Product of Array Except Self

数组除了自己剩余数的乘积

题目

Given an array nums of n integers where n > 1, return an array output such that output[i] is equal to the product of all the elements of nums except nums[i].

Example:

Input: [1,2,3,4]
Output: [24,12,8,6]

Note: Please solve it without division and in O(n).

Follow up:
Could you solve it with constant space complexity? (The output array does not count as extra space for the purpose of space complexity analysis.)

解析重点

1.一开始我想着计算数组所有数的乘积，然后一个循环除以每个数自身即可，但是这里不让用除法。
2.那么我们怎么得到结果呢？a[i]=a[1]…a[i-1]a[i+1]*…a[n],根据上式，我们可以以a[i]为界限，把计算分为两部分，左边和右边乘积。这样我们只需要把数组
循环两次，第一次计算左边的乘积，第二次计算右边的乘积，合起来即为结果。

java代码

class Solution {
    public int[] productExceptSelf(int[] nums) {
    int n = nums.length;
    int[] res = new int[n];
    res[0] = 1;
	//计算左边乘积
    for (int i = 1; i < n; i++) {
        res[i] = res[i - 1] * nums[i - 1];
    }
    int right = 1;
    for (int i = n - 1; i >= 0; i--) {
        res[i] *= right;//将右边乘积合并到左边
        right *= nums[i];//计算右边乘积
    }
    return res;
    }
}

# 待解问题:
请列出节选文本的Java代码里所有以“//”开头的注释内容。

# 待查材料:
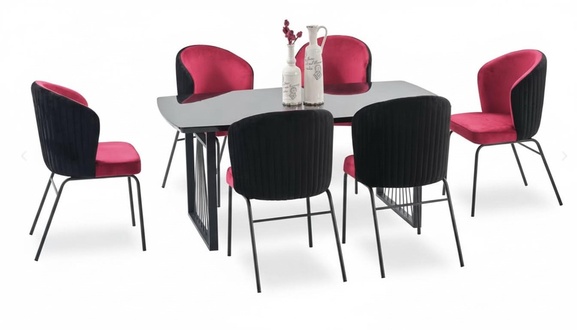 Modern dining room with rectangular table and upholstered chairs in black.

...

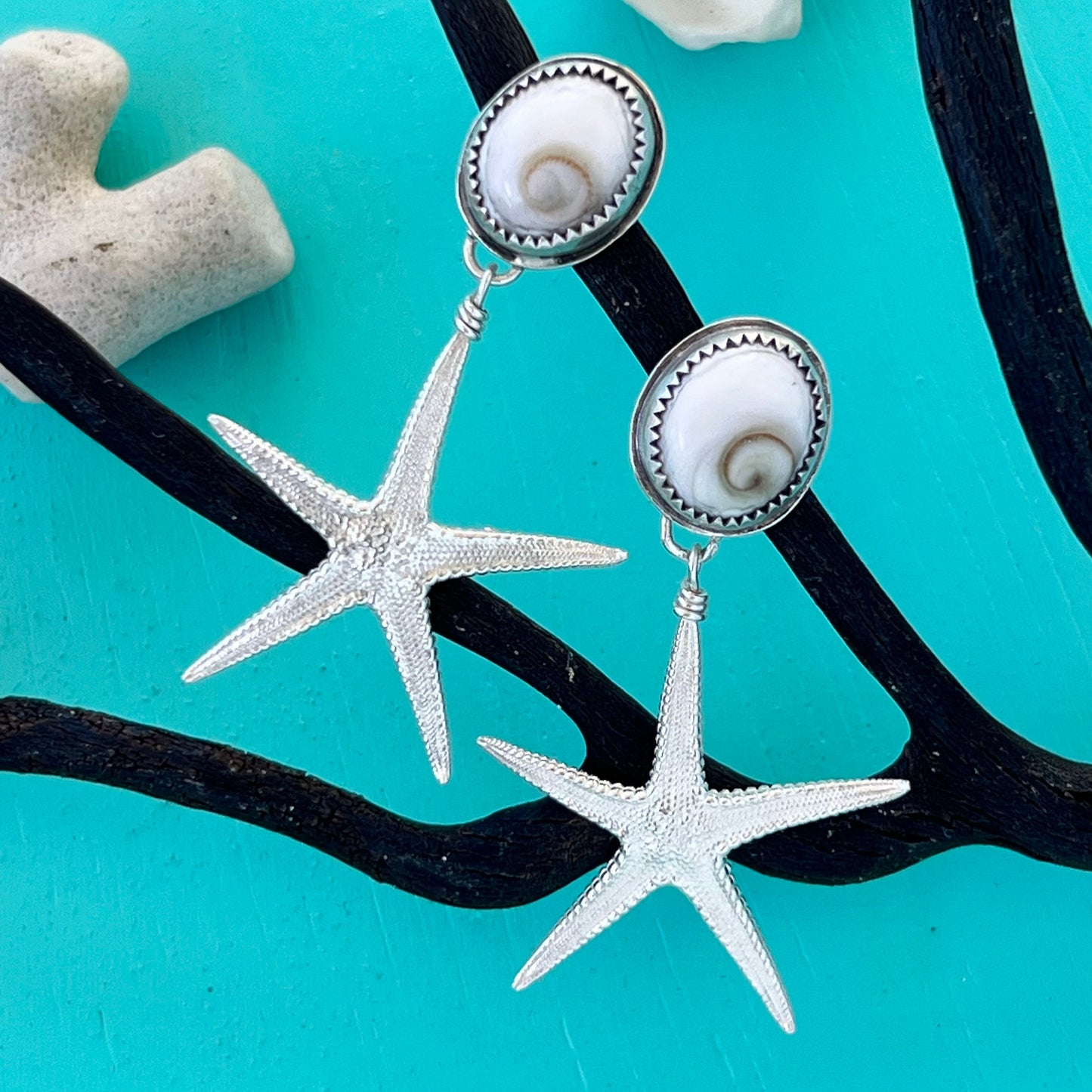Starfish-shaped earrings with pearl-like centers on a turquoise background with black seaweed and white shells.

--

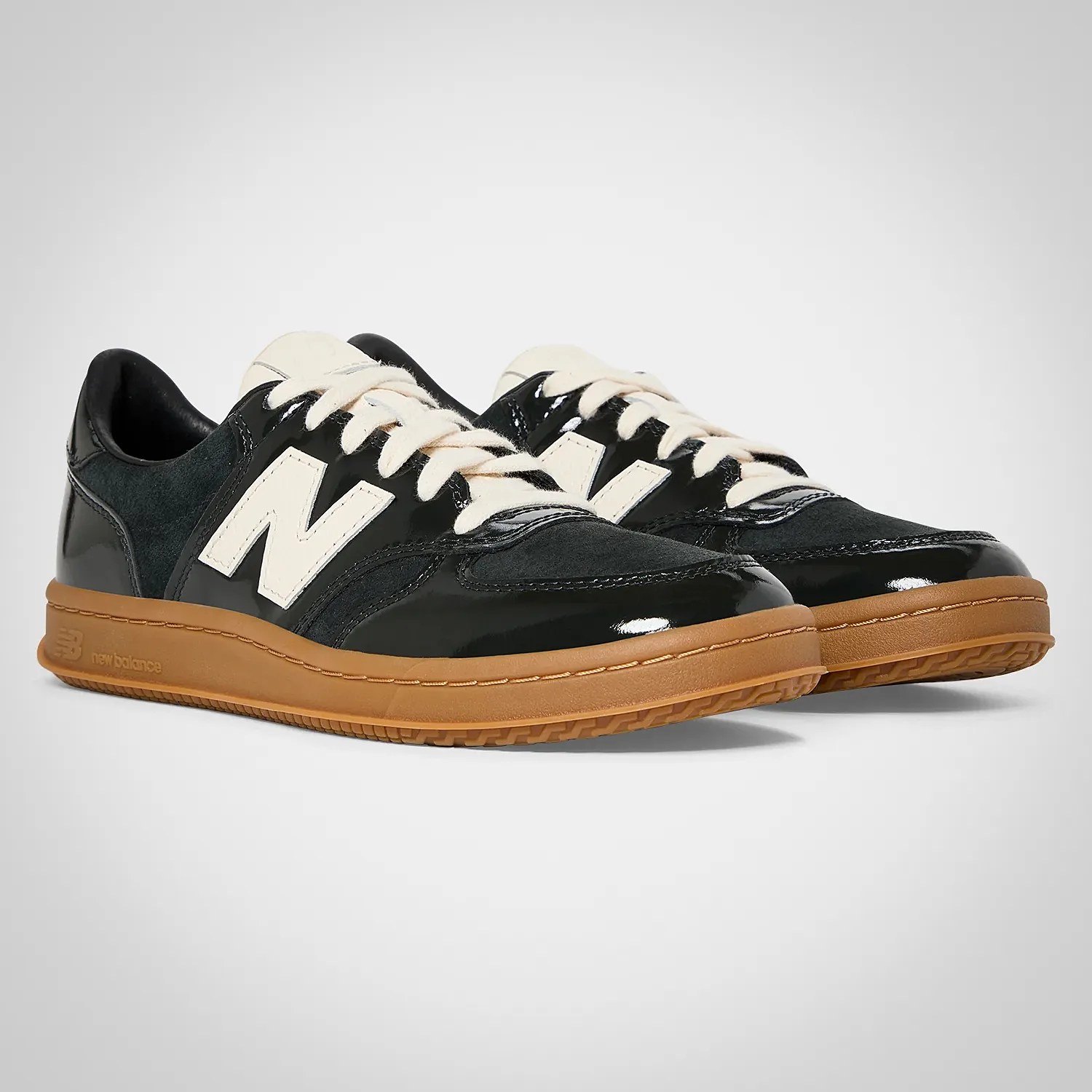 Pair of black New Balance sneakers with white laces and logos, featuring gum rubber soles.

# 练习结果:
1. 计算左边乘积
2. 将右边乘积合并到左边
3. 计算右边乘积